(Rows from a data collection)
[START]

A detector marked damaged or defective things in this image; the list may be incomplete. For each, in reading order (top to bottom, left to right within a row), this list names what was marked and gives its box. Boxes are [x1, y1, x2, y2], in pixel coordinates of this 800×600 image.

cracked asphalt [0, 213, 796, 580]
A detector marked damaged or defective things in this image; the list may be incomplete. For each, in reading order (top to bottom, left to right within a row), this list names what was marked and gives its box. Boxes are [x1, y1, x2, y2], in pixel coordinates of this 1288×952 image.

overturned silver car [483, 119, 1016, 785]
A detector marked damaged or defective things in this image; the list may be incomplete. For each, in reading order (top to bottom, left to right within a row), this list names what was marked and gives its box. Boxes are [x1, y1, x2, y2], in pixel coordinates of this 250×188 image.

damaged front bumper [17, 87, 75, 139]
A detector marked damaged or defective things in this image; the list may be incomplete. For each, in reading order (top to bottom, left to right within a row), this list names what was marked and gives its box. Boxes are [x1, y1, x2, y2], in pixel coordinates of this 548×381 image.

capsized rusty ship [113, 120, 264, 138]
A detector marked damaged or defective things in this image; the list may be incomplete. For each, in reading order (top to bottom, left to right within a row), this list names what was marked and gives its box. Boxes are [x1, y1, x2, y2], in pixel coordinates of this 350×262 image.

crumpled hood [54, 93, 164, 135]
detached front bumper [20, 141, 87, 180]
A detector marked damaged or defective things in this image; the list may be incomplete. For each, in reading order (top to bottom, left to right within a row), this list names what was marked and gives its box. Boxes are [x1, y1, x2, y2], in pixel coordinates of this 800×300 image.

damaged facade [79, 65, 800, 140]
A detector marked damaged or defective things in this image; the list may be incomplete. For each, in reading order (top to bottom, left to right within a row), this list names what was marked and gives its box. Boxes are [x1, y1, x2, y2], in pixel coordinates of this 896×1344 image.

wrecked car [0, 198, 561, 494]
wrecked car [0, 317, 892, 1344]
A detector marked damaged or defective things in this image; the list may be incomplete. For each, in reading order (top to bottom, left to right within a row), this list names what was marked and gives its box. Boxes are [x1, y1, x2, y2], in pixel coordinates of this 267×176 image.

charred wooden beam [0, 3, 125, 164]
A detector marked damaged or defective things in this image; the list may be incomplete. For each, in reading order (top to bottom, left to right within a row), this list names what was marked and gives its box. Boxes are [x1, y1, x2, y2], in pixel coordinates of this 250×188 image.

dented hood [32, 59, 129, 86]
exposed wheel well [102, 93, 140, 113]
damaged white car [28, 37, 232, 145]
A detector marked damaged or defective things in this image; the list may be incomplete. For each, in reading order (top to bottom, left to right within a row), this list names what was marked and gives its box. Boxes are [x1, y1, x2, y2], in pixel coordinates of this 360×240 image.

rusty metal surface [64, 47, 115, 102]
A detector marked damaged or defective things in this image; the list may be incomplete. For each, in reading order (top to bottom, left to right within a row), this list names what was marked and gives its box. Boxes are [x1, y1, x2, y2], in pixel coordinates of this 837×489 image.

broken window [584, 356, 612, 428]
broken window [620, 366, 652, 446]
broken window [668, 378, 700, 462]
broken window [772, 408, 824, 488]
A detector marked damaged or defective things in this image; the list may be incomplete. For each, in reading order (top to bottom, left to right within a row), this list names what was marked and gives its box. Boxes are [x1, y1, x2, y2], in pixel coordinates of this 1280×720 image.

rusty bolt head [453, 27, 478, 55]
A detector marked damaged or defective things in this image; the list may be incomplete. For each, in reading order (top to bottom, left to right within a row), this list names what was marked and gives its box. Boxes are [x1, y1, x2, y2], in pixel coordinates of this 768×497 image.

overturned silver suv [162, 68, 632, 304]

[END]

> _TASK OBJECTIVE_
Copy every row above word for word, with nothing left out or changed.

> _RESPONSE_
A detector marked damaged or defective things in this image; the list may be incomplete. For each, in reading order (top to bottom, left to right within a row), this list names what was marked and gives its box. Boxes are [x1, y1, x2, y2], in pixel coordinates of this 800×600 image.

cracked asphalt [0, 213, 796, 580]
A detector marked damaged or defective things in this image; the list may be incomplete. For each, in reading order (top to bottom, left to right within a row), this list names what was marked and gives its box. Boxes are [x1, y1, x2, y2], in pixel coordinates of this 1288×952 image.

overturned silver car [483, 119, 1016, 785]
A detector marked damaged or defective things in this image; the list may be incomplete. For each, in reading order (top to bottom, left to right within a row), this list names what was marked and gives its box. Boxes are [x1, y1, x2, y2], in pixel coordinates of this 250×188 image.

damaged front bumper [17, 87, 75, 139]
A detector marked damaged or defective things in this image; the list may be incomplete. For each, in reading order (top to bottom, left to right within a row), this list names what was marked and gives its box. Boxes are [x1, y1, x2, y2], in pixel coordinates of this 548×381 image.

capsized rusty ship [113, 120, 264, 138]
A detector marked damaged or defective things in this image; the list may be incomplete. For each, in reading order (top to bottom, left to right within a row), this list names what was marked and gives its box. Boxes are [x1, y1, x2, y2], in pixel coordinates of this 350×262 image.

crumpled hood [54, 93, 164, 135]
detached front bumper [20, 141, 87, 180]
A detector marked damaged or defective things in this image; the list may be incomplete. For each, in reading order (top to bottom, left to right within a row), this list names what was marked and gives its box. Boxes are [x1, y1, x2, y2], in pixel coordinates of this 800×300 image.

damaged facade [79, 65, 800, 140]
A detector marked damaged or defective things in this image; the list may be incomplete. For each, in reading order (top to bottom, left to right within a row), this list names what was marked and gives its box. Boxes are [x1, y1, x2, y2], in pixel coordinates of this 896×1344 image.

wrecked car [0, 198, 561, 494]
wrecked car [0, 317, 892, 1344]
A detector marked damaged or defective things in this image; the list may be incomplete. For each, in reading order (top to bottom, left to right within a row), this list names what was marked and gives its box. Boxes are [x1, y1, x2, y2], in pixel coordinates of this 267×176 image.

charred wooden beam [0, 3, 125, 164]
A detector marked damaged or defective things in this image; the list may be incomplete. For each, in reading order (top to bottom, left to right within a row), this list names what was marked and gives its box. Boxes are [x1, y1, x2, y2], in pixel coordinates of this 250×188 image.

dented hood [32, 59, 129, 86]
exposed wheel well [102, 93, 140, 113]
damaged white car [28, 37, 232, 145]
A detector marked damaged or defective things in this image; the list may be incomplete. For each, in reading order (top to bottom, left to right within a row), this list names what was marked and gives its box. Boxes are [x1, y1, x2, y2], in pixel coordinates of this 360×240 image.

rusty metal surface [64, 47, 115, 102]
A detector marked damaged or defective things in this image; the list may be incomplete. For each, in reading order (top to bottom, left to right within a row), this list names what was marked and gives its box. Boxes are [x1, y1, x2, y2], in pixel coordinates of this 837×489 image.

broken window [584, 356, 612, 428]
broken window [620, 366, 652, 446]
broken window [668, 378, 700, 462]
broken window [772, 408, 824, 488]
A detector marked damaged or defective things in this image; the list may be incomplete. For each, in reading order (top to bottom, left to right within a row), this list names what was marked and gives its box. Boxes are [x1, y1, x2, y2], in pixel coordinates of this 1280×720 image.

rusty bolt head [453, 27, 478, 55]
A detector marked damaged or defective things in this image; the list may be incomplete. For each, in reading order (top to bottom, left to right within a row), this list names what was marked and gives its box. Boxes are [x1, y1, x2, y2], in pixel coordinates of this 768×497 image.

overturned silver suv [162, 68, 632, 304]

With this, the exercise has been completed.